* Quoted text:
::::::::
The Championships, Wimbledon is in full swing at London's All England Lawn Tennis and Croquet Club. As Novak Djokovic and Angelique Kerber defend their singles titles in 2019 at the only grass court Grand Slam tennis tournament, let's answer some questions about the world's oldest tennis championship.

1. When the Wimbledon tennis tournament was established, Victoria was Queen.

The All England Croquet and Lawn Tennis Club hosted the first tournament in 1877, during the reign of Queen Victoria. There was only a men's draw that year, and Spencer Gore bested a field of 22 players to win the first title. Two hundred spectators shelled out a shilling apiece to watch Gore triumph in the finals. In 1884 the tournament expanded to include men's doubles and ladies' singles. Maud Watson beat out 12 other women to claim the inaugural ladies' championship.

British players dominated Wimbledon back in the day; the first foreign champion didn't come along until American May Sutton won the ladies' championship in 1905. But in the open era beginning in 1968 (when pros were allowed to compete with amateurs), it wasn't until 1977 that Virginia Wade won the ladies' draw, and she was the last British champ until Andy Murray won the men's tournament in 2013.

2. Wimbledon players are required to wear white.

The All England Club's dress code dictates that players have to wear predominantly white clothing throughout the tournament, a rule unique to the Wimbledon among its Grand Slam brethren. The rule has predictably been the cause for some consternation among players, notably a young Andre Agassi, who didn't like the suppression of his inimitable bright-colors-and-flowing-mullet style. Agassi went so far as to completely skip the tournament from 1988 to 1990, citing the dress code as part of his reason for staying away, although pundits speculated his real hesitance had more to do with his game being ill-suited for grass courts.
::::::::
[Dataset items]
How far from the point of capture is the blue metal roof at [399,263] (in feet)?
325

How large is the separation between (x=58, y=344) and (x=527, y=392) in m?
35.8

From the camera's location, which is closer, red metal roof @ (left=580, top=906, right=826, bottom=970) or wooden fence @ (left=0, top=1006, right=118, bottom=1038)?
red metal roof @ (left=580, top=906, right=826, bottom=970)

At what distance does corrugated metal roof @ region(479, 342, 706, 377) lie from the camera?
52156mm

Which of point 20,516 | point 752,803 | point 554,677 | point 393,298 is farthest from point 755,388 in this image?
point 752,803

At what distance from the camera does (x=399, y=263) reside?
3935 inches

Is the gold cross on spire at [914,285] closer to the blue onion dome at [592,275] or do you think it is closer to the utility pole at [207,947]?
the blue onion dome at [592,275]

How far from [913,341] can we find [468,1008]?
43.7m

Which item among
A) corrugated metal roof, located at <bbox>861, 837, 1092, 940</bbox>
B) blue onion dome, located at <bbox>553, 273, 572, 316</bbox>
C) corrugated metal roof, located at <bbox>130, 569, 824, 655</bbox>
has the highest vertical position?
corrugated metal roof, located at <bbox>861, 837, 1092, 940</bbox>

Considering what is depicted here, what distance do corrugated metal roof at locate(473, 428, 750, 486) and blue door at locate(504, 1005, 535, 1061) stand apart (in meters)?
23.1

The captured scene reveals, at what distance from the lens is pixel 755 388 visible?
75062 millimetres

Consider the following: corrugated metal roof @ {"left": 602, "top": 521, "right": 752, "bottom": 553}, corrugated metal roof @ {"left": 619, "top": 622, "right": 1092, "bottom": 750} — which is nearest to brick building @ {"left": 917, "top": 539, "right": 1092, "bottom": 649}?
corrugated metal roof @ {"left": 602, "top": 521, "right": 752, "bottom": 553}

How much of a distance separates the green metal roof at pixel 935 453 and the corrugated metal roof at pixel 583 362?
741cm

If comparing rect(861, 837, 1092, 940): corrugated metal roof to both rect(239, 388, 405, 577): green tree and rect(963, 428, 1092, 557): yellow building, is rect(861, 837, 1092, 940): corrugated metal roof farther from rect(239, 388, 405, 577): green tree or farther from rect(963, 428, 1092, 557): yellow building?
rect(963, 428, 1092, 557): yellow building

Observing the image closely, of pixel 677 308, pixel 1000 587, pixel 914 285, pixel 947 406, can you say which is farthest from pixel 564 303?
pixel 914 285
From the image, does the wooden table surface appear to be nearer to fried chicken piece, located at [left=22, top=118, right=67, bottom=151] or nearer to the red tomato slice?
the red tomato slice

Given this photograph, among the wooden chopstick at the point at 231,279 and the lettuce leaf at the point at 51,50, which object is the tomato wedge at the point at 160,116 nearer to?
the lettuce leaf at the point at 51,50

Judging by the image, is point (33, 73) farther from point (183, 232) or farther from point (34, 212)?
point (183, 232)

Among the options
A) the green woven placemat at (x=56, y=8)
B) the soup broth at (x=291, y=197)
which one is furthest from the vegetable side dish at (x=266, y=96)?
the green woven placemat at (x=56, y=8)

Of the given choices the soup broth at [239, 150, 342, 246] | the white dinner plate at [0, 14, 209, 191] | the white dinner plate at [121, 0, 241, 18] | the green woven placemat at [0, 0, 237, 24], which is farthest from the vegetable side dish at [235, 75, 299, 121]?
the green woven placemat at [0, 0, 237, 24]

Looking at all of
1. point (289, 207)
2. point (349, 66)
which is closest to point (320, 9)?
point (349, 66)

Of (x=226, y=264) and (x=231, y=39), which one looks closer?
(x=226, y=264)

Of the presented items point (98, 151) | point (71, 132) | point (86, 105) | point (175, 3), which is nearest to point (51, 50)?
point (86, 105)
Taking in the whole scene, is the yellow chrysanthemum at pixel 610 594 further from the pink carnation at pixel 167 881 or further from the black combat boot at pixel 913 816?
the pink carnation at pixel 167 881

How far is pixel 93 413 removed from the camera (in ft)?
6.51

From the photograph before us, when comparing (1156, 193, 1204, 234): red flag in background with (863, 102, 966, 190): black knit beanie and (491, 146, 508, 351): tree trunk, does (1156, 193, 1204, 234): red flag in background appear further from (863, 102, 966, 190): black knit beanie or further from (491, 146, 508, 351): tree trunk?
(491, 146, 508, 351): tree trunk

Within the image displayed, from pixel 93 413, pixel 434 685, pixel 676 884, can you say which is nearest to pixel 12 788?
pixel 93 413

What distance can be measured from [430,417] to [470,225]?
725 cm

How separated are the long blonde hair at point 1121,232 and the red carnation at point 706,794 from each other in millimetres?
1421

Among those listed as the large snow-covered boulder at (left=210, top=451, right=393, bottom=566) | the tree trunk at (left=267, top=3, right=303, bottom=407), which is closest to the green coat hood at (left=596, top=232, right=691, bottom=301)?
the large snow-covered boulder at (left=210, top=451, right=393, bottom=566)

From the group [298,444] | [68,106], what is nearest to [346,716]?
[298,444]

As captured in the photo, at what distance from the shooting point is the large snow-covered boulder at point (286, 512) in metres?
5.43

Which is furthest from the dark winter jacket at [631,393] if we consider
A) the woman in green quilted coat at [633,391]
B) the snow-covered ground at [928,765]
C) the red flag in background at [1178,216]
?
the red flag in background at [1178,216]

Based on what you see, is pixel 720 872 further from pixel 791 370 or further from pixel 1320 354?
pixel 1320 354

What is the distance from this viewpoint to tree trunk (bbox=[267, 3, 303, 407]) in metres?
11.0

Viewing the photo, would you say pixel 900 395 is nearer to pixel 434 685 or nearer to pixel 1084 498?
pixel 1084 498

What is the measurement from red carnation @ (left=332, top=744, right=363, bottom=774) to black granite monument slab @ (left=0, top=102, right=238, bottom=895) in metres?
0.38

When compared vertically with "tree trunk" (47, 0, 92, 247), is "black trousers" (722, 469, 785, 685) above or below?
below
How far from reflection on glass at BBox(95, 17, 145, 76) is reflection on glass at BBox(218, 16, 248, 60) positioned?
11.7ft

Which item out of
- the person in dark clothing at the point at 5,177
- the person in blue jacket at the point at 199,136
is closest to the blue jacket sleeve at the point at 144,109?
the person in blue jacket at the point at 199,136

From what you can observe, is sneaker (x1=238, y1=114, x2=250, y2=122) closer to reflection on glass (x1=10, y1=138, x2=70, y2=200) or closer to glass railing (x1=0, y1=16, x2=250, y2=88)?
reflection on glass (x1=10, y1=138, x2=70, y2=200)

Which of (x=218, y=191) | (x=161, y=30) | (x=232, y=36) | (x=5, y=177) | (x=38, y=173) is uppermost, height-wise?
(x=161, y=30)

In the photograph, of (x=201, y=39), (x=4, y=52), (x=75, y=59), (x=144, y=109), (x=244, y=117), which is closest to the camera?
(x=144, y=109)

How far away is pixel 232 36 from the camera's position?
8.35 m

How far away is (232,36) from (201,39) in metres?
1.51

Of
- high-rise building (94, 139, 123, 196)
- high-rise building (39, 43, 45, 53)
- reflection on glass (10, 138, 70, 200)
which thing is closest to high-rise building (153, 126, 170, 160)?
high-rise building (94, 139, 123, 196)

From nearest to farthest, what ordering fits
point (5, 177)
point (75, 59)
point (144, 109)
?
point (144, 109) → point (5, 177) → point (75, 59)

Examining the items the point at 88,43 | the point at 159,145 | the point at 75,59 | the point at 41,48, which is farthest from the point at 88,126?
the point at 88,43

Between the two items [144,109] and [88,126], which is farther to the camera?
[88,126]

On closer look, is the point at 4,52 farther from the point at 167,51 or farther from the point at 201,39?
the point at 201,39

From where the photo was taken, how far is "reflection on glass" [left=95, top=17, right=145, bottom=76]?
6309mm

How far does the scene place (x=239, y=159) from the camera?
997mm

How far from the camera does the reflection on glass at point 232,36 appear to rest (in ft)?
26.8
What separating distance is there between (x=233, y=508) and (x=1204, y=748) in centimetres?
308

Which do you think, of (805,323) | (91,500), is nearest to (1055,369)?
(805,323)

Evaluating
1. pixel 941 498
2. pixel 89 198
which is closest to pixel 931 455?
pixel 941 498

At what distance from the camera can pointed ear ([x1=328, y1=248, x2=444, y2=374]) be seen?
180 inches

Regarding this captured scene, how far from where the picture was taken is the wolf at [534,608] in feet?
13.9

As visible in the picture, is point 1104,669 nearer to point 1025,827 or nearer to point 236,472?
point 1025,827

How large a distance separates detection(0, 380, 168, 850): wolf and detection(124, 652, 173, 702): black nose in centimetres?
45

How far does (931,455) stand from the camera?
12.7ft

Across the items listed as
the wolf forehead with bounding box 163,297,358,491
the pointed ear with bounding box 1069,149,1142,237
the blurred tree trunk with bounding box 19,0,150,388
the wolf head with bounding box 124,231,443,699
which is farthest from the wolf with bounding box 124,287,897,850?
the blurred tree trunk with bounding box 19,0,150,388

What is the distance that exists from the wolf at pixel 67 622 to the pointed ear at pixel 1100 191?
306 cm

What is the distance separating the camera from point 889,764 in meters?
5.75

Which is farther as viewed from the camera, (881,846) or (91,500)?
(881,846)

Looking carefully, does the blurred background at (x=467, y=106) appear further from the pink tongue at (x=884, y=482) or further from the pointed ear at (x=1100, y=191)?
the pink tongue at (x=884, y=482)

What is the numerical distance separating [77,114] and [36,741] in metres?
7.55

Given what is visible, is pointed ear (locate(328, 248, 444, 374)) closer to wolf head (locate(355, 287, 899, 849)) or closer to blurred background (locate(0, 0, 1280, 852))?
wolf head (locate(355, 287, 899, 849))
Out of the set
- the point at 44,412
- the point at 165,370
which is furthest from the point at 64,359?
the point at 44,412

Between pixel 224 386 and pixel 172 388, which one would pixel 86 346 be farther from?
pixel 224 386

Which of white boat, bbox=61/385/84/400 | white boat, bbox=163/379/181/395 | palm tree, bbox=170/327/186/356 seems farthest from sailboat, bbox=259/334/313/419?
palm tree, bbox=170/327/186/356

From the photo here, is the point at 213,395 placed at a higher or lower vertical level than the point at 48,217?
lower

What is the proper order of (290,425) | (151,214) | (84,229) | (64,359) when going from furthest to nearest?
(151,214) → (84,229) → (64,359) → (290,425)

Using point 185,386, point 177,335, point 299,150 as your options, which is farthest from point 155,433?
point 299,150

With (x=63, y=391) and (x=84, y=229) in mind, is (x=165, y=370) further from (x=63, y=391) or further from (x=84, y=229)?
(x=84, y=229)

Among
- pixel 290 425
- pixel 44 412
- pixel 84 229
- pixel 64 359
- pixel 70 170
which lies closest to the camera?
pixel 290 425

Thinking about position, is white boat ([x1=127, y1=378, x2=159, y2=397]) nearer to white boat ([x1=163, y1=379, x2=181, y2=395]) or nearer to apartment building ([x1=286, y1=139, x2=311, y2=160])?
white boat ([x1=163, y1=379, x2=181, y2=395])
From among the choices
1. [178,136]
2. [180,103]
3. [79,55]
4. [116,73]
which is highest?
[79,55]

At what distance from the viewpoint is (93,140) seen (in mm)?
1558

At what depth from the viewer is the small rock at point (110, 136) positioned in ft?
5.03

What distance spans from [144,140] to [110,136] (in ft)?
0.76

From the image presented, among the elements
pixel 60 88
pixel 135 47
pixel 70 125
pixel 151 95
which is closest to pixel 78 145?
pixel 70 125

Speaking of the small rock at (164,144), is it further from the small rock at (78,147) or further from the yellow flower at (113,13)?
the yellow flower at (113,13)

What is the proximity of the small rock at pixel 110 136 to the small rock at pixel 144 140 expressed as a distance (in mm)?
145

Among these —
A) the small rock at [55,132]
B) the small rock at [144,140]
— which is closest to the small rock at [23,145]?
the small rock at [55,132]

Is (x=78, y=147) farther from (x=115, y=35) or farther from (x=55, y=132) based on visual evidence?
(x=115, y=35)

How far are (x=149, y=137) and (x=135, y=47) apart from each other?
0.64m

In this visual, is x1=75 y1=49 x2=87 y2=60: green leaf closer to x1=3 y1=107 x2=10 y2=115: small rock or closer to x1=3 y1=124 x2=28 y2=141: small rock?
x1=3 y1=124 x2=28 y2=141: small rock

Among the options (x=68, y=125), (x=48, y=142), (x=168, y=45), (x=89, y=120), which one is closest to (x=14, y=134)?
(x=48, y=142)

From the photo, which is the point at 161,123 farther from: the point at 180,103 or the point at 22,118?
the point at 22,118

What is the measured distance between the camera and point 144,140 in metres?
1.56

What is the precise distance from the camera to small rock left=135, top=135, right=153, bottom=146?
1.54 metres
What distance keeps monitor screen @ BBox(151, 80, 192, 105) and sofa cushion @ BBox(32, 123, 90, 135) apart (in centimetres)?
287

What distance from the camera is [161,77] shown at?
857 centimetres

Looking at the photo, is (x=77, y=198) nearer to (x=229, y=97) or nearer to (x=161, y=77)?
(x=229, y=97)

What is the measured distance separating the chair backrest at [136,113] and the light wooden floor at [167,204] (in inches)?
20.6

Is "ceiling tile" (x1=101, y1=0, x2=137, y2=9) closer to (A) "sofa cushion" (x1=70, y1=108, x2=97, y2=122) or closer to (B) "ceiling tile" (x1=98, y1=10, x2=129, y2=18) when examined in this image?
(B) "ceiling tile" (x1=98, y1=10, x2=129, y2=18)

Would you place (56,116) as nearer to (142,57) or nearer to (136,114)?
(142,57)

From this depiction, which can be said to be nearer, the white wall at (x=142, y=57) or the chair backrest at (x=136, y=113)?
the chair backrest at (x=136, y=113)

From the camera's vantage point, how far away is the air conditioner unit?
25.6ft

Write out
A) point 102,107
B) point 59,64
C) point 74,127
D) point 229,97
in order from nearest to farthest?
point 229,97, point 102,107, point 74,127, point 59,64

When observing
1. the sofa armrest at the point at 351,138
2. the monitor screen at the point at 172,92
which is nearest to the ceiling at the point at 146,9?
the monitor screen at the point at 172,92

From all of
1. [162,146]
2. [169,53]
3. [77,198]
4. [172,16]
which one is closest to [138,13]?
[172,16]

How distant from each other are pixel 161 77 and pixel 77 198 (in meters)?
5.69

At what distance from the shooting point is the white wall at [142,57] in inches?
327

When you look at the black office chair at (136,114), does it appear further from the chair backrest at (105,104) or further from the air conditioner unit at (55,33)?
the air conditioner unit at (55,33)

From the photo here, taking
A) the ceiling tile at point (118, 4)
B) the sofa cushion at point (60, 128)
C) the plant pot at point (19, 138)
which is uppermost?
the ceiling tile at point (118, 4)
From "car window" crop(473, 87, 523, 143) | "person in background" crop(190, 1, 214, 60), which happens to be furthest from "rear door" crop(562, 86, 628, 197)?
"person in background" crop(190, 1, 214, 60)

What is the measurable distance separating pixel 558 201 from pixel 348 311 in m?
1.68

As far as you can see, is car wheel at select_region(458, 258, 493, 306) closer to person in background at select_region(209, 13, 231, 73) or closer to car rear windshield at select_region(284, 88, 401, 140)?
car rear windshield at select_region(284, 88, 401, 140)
::::::::
* Given task 1:
According to the Wimbledon piece, who won the first ladies' championship?
* Given task 2:
Write out the part of the Wimbledon piece from "The All England Club's" up to and including "for grass courts.", substituting "critics" for "pundits".

* Exercise solution 1:
Maud Watson won the first ladies' championship.

* Exercise solution 2:
The All England Club's dress code dictates that players have to wear predominantly white clothing throughout the tournament, a rule unique to the Wimbledon among its Grand Slam brethren. The rule has predictably been the cause for some consternation among players, notably a young Andre Agassi, who didn't like the suppression of his inimitable bright-colors-and-flowing-mullet style. Agassi went so far as to completely skip the tournament from 1988 to 1990, citing the dress code as part of his reason for staying away, although critics speculated his real hesitance had more to do with his game being ill-suited for grass courts.